Problem details. Entries follow. Give back exactly the lines starting at the one containing "<dc:modified>2025-06-26T09:39:58.468Z</dc:modified>" and ending at the one containing "</x:xmpmeta>", and no other lines.
++++++++++++++++++++
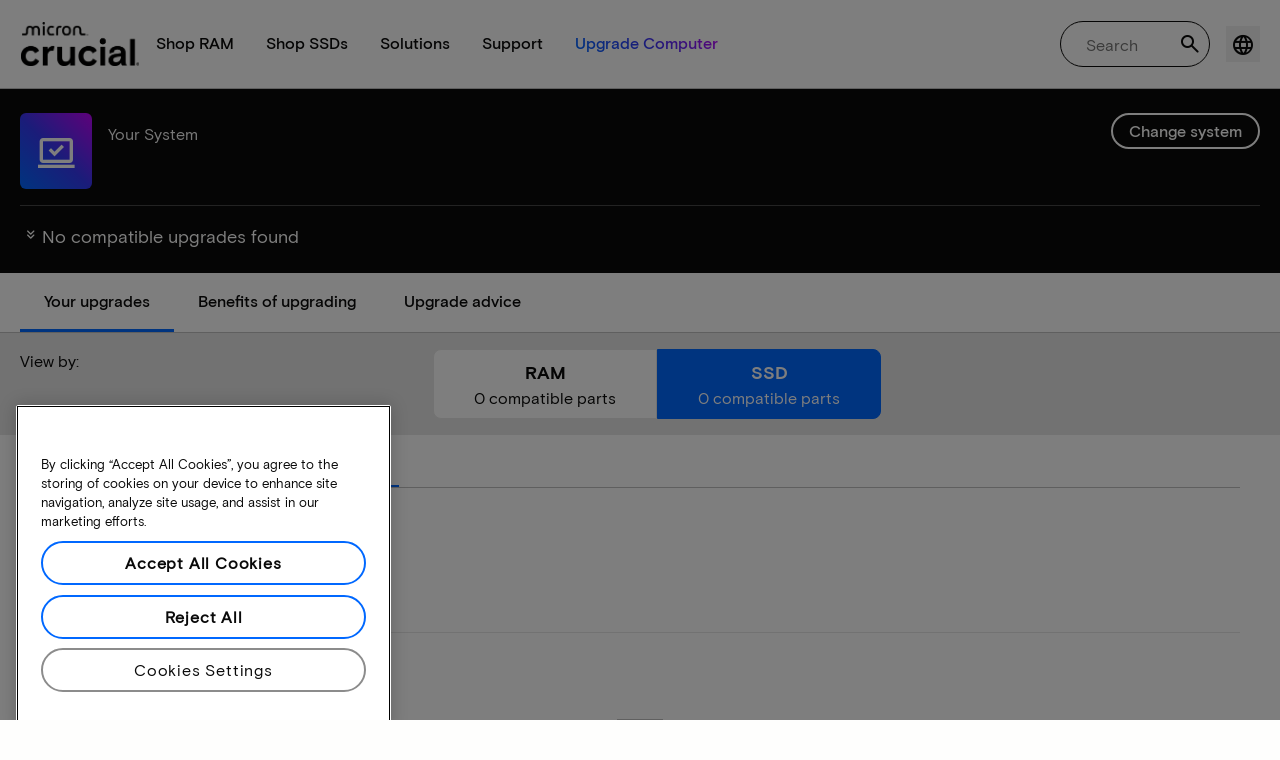

--- FILE ---
content_type: image/svg+xml
request_url: https://prod-cpg-cloud.crucial.com/content/crucial/en-us/home/compatible-upgrade-for/_jcr_content/root/container/upgradeinsights/teaser-3.coreimg.svg/1761730471265/crucial-cuf-model-icon-maximize.svg
body_size: 788
content:
<svg width="42" height="42" viewBox="0 0 42 42" fill="none" xmlns="http://www.w3.org/2000/svg">
<metadata><?xpacket begin="﻿" id="W5M0MpCehiHzreSzNTczkc9d"?>
<x:xmpmeta xmlns:x="adobe:ns:meta/" x:xmptk="Adobe XMP Core 8.0-c001 1.000000, 0000/00/00-00:00:00        ">
   <rdf:RDF xmlns:rdf="http://www.w3.org/1999/02/22-rdf-syntax-ns#">
      <rdf:Description rdf:about=""
            xmlns:dc="http://purl.org/dc/elements/1.1/">
         <dc:format>image/svg+xml</dc:format>
         <dc:modified>2025-06-26T09:39:58.468Z</dc:modified>
      </rdf:Description>
   </rdf:RDF>
</x:xmpmeta>
                                                                                                    
                                                                                                    
                                                                                                    
                                                                                                    
                                                                                                    
                                                                                                    
                                                                                                    
                                                                                                    
                                                                                                    
                                                                                                    
                                                                                                    
                                                                                                    
                                                                                                    
                                                                                                    
                                                                                                    
                                                                                                    
                                                                                                    
                                                                                                    
                                                                                                    
                                                                                                    
                           
<?xpacket end="w"?></metadata>
<path d="M18.0824 22.1656L20.656 24.7393C20.965 25.0602 21.3591 25.2207 21.8381 25.2207C22.3172 25.2207 22.7172 25.0602 23.0381 24.7393L29 18.7953V21.0471C29 21.4355 29.1352 21.76 29.4056 22.0207C29.6758 22.2814 30.0111 22.4118 30.4118 22.4118C30.8002 22.4118 31.1325 22.2765 31.4089 22.0061C31.6853 21.736 31.8235 21.4006 31.8235 21V15.6424C31.8235 15.1696 31.6582 14.7678 31.3275 14.4372C30.9969 14.1065 30.5951 13.9412 30.1224 13.9412H24.7176C24.3293 13.9412 24.0047 14.0794 23.744 14.3558C23.4833 14.6322 23.3529 14.9645 23.3529 15.3529C23.3529 15.7536 23.4882 16.0889 23.7586 16.3591C24.0287 16.6295 24.3641 16.7647 24.7647 16.7647H26.9694L21.8471 21.952L19.2734 19.3784C18.9525 19.038 18.5525 18.8678 18.0734 18.8678C17.5944 18.8678 17.2003 19.038 16.8913 19.3784L11.3492 24.9021C11.0693 25.1751 10.9294 25.5087 10.9294 25.9031C10.9294 26.2977 11.0693 26.6254 11.3492 26.8861C11.6221 27.1779 11.9558 27.3238 12.3501 27.3238C12.7448 27.3238 13.0725 27.1779 13.3332 26.8861L18.0824 22.1656ZM8.40282 37C7.45192 37 6.64706 36.6706 5.98824 36.0118C5.32941 35.3529 5 34.5481 5 33.5972V8.40282C5 7.45192 5.32941 6.64706 5.98824 5.98824C6.64706 5.32941 7.45192 5 8.40282 5H33.5972C34.5481 5 35.3529 5.32941 36.0118 5.98824C36.6706 6.64706 37 7.45192 37 8.40282V33.5972C37 34.5481 36.6706 35.3529 36.0118 36.0118C35.3529 36.6706 34.5481 37 33.5972 37H8.40282ZM8.40282 34.1765H33.5972C33.7421 34.1765 33.8748 34.1161 33.9953 33.9953C34.1161 33.8748 34.1765 33.7421 34.1765 33.5972V8.40282C34.1765 8.25788 34.1161 8.12518 33.9953 8.0047C33.8748 7.88392 33.7421 7.82353 33.5972 7.82353H8.40282C8.25788 7.82353 8.12518 7.88392 8.00471 8.0047C7.88392 8.12518 7.82353 8.25788 7.82353 8.40282V33.5972C7.82353 33.7421 7.88392 33.8748 8.00471 33.9953C8.12518 34.1161 8.25788 34.1765 8.40282 34.1765Z" fill="url(#paint0_linear_8420_29441)"/>
<defs>
<linearGradient id="paint0_linear_8420_29441" x1="5" y1="37" x2="37" y2="5" gradientUnits="userSpaceOnUse">
<stop stop-color="#BD03F7"/>
<stop offset="0.512315" stop-color="#3539F4"/>
<stop offset="1" stop-color="#0068FF"/>
</linearGradient>
</defs>
</svg>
++++++++++++++++++++
Written response.
         <dc:modified>2025-06-26T09:39:58.468Z</dc:modified>
      </rdf:Description>
   </rdf:RDF>
</x:xmpmeta>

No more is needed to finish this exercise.